═══ 本文抜粋 ═══

いま日本で最も契約されている海外積立の一つが、
**「15年で140%保証」**というタイプのプランだ。
「15年で140%になるなら悪くない」「元本割れしないなら安心」
そんな声をよく聞く。
そしてIFAや保険営業の多くも、半ば自動的にこの商品をすすめている。
だが、世界の投資家からすると、これは“増えていない”どころか“負けている”に近い。
理由は非常にシンプルで、インフレと時間価値を考えれば140%など価値がほとんど増えていないからだ。
さらに深刻なのは、15年間という“人生の重要な時間”を丸ごとこの商品に閉じ込めることの方が、金額的な損失より大きいことだ。
そして、もうひとつ重大な事実がある。
この手の商品は途中で利確も調整もできない。
利益を育てて守るという、本来の資産形成の核心行動が最初から封じられている。
では、なぜ日本人だけがこの“140%の錯覚”にはまり、
世界では誰も選ばない選択を当たり前と思ってしまうのか。
そしてどうすれば、15年という決して短くない時間を、もっと価値のある使い方へ変えられるのか。
この記事では、
「15年140%保証」を軸に、誰でも分かる言葉だけで、資産形成の本質を整理する。
- ■第1章|15年140%は“増えていない”。インフレを入れればむしろ負けている
- ■第2章|なぜ日本人だけが140%保証を“おいしい”と錯覚するのか
- ■第3章|15年間触れない商品では、“資産形成の本質”がまったくできない
- ■第4章|140%保証より、はるかに強い“本物の勝ち筋”
- ■まとめ
■第1章|15年140%は“増えていない”。インフレを入れればむしろ負けている

まず、事実をまっすぐに述べる。
15年で140%は、投資では勝ちでも成功でもない。
⸻
●1-1|インフレ2%でも“ほぼトントン”
インフレ2%で15年経つと、お金の価値はこうなる:
140 ÷ (1.02^15)
≒ 103.4
→ 実質約3%しか増えていない。
15年間の努力が、3%。
これはほぼ横ばいだ。
⸻
●1-2|インフレ3%なら“実質負け”

═══

**指示**
[a] 上記の海外積立に関する本文から、第1章から第4章までの章題をすべて挙げてください。
[b] 「15年140%保証」の海外積立を論じた本文を、途切れた箇所から続けて書いてください。

═══ データセット ═══

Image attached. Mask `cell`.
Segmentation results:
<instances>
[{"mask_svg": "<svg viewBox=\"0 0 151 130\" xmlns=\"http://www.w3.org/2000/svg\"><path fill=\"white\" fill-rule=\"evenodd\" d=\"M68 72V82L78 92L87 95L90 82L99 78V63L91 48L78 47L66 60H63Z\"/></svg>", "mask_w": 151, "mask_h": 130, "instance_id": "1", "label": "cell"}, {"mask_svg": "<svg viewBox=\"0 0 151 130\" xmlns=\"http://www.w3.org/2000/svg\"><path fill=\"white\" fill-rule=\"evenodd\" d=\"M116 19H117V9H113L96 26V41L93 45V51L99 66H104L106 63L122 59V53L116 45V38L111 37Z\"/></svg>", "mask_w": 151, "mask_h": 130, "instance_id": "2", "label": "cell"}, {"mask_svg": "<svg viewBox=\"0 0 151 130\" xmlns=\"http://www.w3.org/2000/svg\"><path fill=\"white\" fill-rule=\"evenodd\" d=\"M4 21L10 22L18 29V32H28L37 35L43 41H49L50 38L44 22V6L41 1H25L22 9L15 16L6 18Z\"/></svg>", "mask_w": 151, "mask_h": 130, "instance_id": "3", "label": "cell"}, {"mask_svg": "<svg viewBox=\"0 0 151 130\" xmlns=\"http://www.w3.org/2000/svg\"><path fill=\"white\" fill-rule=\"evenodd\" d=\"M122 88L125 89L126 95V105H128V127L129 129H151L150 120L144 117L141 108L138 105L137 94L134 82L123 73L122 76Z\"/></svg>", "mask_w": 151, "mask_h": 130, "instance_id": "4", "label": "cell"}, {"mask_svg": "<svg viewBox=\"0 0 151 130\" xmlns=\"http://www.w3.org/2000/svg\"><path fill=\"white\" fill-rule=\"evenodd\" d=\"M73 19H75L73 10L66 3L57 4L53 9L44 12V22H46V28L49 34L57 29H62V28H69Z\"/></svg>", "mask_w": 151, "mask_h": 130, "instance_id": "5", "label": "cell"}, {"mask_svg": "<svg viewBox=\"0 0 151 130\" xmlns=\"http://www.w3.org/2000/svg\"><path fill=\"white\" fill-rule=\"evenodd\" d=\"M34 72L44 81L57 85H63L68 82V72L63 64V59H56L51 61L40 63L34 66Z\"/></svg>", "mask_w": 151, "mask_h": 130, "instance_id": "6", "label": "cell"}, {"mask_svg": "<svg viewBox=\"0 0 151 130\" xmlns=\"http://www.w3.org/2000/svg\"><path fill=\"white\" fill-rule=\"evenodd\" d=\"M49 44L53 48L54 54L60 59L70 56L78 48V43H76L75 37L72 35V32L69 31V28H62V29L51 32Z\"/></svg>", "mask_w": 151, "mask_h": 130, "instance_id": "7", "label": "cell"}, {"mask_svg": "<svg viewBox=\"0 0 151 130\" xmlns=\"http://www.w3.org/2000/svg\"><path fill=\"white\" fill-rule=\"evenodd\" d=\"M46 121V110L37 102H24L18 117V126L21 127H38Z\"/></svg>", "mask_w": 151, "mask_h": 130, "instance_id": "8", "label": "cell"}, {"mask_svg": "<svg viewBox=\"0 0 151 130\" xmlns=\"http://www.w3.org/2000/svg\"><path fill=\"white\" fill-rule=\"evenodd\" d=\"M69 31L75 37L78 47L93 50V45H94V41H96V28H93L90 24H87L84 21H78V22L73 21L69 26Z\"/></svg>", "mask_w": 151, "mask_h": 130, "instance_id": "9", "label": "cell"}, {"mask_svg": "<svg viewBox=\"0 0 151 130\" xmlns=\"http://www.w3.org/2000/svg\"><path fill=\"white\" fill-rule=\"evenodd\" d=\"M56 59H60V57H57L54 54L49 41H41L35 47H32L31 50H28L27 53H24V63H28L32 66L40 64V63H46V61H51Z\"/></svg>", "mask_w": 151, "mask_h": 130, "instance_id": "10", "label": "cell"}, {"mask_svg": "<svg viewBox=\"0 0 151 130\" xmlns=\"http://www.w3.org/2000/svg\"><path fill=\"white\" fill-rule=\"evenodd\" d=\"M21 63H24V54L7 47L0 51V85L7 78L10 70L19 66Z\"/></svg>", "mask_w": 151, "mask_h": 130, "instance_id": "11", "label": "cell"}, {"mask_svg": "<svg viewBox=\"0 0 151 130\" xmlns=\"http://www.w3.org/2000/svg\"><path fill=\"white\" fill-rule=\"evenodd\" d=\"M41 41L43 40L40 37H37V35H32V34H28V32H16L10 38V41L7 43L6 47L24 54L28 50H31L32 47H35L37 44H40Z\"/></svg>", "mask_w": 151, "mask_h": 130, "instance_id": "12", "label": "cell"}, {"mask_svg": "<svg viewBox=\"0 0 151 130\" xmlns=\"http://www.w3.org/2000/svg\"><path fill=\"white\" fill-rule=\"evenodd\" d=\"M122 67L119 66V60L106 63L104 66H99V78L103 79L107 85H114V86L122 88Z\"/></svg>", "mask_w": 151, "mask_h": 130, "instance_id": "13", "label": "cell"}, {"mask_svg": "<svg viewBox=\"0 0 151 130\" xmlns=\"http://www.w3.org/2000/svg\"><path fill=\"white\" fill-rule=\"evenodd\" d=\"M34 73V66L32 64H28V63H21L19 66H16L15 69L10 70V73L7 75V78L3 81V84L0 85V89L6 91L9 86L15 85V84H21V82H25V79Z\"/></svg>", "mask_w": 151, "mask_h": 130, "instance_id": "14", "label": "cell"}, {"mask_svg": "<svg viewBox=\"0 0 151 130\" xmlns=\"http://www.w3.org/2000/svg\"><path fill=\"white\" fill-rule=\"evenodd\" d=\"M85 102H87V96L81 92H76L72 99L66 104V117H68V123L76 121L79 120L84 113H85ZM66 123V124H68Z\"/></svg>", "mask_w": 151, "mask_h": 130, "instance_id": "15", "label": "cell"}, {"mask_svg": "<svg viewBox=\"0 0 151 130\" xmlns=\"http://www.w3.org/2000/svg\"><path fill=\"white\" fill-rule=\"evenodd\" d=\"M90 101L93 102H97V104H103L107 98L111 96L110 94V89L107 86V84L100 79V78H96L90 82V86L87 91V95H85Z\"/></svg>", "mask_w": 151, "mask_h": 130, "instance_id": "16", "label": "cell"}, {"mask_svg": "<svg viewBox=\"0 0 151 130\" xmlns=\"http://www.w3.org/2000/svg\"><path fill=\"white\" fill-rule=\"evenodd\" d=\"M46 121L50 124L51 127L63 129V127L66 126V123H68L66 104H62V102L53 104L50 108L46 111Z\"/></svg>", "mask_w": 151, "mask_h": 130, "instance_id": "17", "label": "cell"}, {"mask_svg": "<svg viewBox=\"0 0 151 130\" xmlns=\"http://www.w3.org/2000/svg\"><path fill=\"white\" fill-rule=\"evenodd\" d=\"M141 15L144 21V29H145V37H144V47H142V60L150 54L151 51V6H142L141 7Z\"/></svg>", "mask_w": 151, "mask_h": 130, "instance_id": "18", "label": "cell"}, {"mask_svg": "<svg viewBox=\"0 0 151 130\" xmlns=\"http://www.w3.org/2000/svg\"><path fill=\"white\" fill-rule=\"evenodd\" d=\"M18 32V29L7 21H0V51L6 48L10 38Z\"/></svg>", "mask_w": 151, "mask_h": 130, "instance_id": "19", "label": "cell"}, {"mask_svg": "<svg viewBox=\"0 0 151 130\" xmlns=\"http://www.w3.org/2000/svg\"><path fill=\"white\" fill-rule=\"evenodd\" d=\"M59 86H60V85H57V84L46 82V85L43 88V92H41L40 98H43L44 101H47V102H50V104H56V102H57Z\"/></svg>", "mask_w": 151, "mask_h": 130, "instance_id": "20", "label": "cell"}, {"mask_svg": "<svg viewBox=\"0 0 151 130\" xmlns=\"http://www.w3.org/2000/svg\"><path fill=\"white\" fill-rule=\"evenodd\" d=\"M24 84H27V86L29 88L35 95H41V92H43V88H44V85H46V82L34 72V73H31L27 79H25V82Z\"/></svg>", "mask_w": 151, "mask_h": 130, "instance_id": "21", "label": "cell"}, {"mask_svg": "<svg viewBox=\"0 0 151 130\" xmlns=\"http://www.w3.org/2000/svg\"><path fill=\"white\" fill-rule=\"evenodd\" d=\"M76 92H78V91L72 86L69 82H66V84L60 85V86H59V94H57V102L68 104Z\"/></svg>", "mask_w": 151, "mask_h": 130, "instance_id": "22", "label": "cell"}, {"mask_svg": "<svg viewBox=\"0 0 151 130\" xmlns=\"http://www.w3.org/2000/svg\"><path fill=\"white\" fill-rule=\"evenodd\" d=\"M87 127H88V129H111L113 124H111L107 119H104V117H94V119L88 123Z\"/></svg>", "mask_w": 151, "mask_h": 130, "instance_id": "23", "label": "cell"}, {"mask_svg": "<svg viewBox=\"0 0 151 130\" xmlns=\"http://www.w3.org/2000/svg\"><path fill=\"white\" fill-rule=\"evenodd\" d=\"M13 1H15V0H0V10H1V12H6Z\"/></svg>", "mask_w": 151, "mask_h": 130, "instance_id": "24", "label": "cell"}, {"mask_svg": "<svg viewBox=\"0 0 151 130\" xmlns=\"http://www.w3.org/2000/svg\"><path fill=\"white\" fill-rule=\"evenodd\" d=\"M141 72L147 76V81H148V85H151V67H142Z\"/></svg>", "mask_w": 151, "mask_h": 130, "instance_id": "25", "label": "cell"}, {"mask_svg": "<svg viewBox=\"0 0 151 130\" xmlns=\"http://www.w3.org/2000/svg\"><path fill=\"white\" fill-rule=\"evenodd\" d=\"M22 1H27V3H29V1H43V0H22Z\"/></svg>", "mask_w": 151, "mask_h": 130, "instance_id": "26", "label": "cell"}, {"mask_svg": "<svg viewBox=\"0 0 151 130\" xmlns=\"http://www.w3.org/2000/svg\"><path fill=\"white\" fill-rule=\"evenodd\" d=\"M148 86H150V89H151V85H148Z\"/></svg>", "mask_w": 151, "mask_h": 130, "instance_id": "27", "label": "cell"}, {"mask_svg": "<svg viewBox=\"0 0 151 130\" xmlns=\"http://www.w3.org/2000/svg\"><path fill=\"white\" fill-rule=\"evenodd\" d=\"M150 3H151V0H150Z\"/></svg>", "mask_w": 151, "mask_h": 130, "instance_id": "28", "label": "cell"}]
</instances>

═══
═══ データセット ═══

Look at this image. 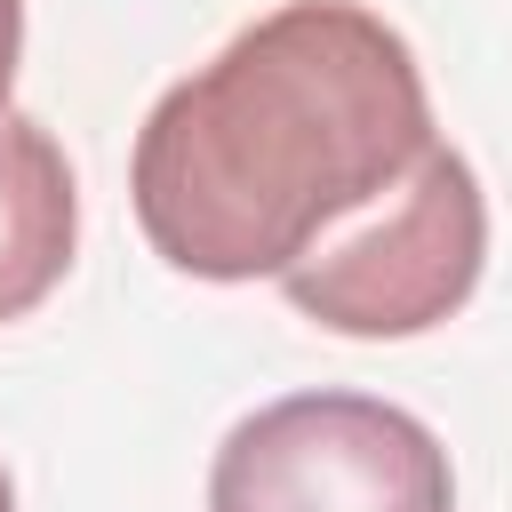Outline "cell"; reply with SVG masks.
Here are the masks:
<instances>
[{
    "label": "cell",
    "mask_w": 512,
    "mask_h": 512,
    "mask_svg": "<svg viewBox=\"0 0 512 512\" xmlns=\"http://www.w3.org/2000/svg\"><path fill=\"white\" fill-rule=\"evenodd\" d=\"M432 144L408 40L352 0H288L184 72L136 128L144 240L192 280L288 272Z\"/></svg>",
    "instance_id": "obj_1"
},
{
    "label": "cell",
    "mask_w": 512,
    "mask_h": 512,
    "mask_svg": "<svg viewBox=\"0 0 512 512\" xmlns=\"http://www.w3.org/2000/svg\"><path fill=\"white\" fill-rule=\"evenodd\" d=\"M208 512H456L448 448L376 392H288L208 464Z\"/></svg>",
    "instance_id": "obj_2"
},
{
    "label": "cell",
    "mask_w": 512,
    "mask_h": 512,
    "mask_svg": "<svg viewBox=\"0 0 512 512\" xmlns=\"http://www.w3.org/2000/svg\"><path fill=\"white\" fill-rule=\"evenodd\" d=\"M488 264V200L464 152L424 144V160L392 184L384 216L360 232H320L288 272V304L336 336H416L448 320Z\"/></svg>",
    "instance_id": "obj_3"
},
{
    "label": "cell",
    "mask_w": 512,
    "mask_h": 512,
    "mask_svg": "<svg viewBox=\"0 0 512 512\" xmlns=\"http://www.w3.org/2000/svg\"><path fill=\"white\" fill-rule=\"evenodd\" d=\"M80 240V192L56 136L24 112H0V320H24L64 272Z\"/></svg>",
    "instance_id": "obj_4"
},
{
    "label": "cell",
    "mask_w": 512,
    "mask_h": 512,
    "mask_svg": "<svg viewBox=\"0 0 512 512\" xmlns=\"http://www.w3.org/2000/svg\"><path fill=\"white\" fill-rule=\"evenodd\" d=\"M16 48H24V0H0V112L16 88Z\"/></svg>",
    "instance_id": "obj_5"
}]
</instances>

═══

**回答**
[a]
- 第1章|15年140%は“増えていない”。インフレを入れればむしろ負けている
- 第2章|なぜ日本人だけが140%保証を“おいしい”と錯覚するのか
- 第3章|15年間触れない商品では、“資産形成の本質”がまったくできない
- 第4章|140%保証より、はるかに強い“本物の勝ち筋”

[b]
インフレ3%の場合:
140 ÷ (1.03^15)
≒ 91
→ 実質ではマイナス約9%
つまり、
「元本保証で安全に増えた」
と思っている人は、実際には
“お金の価値を減らしている”。
⸻
●1-3|言い換えれば「15年預けて、価値が下がった」
140%という数字だけを見ると立派だが、
物価が進む世界では、
140%は増えたことにならない。
これは例えるならこうだ。
⸻
●1-4|給料が15年で140%になっても、生活が楽になるとは限らない
給料が15年で40%増えても、
物価もそれ以上に上がっていれば生活は苦しくなる。
つまり
名目の数字は意味がなく、生活レベルを守れるかどうかが大切。
投資でもまったく同じだ。
⸻
●1-5|世界では「15年140%?それは投資ではない」
海外の投資家にこの数字を見せると、ほぼ100%こう返される。
「努力して資金を15年間ロックしたのに、その程度しか増えないの?」
「むしろ価値落ちてない?」
そこには「残念だね」というニュアンスすら含まれる。
つまり
140%保証とは、海外では“増えない投資”の典型例。
⸻
■第2章|なぜ日本人だけが140%保証を“おいしい”と錯覚するのか

これには日本特有の文化と教育が深く絡む。
⸻
●2-1|“元本保証”という言葉に弱すぎる
日本人はとにかく“減らしたくない”心理が強い。
• 元本保証
• 確定
• 安心
• 保証付き
このワードが出ると、思考が止まる人が多い。
だが実際には、
**投資で一番高いコストは“増えないこと”**だ。
元本が減らない代わりに、
15年という時間を丸ごと失う。
⸻
●2-2|積立=放置が「正しい」と思い込んでいる
日本では、積立は
• 自動
• 放置
• 触らない
• 悪い時も良い時も淡々とやる
と教えられる。
だが本来の積立は
**“育った資産を動かすための入口”**であって、
放置はスタート地点に過ぎない。
⸻
●2-3|インフレ・金利・時間価値という基礎が教育されていない
日本は学校でも会社でも、
金融の基本を教えない。
その結果、15年の価値やインフレの威力を理解できない。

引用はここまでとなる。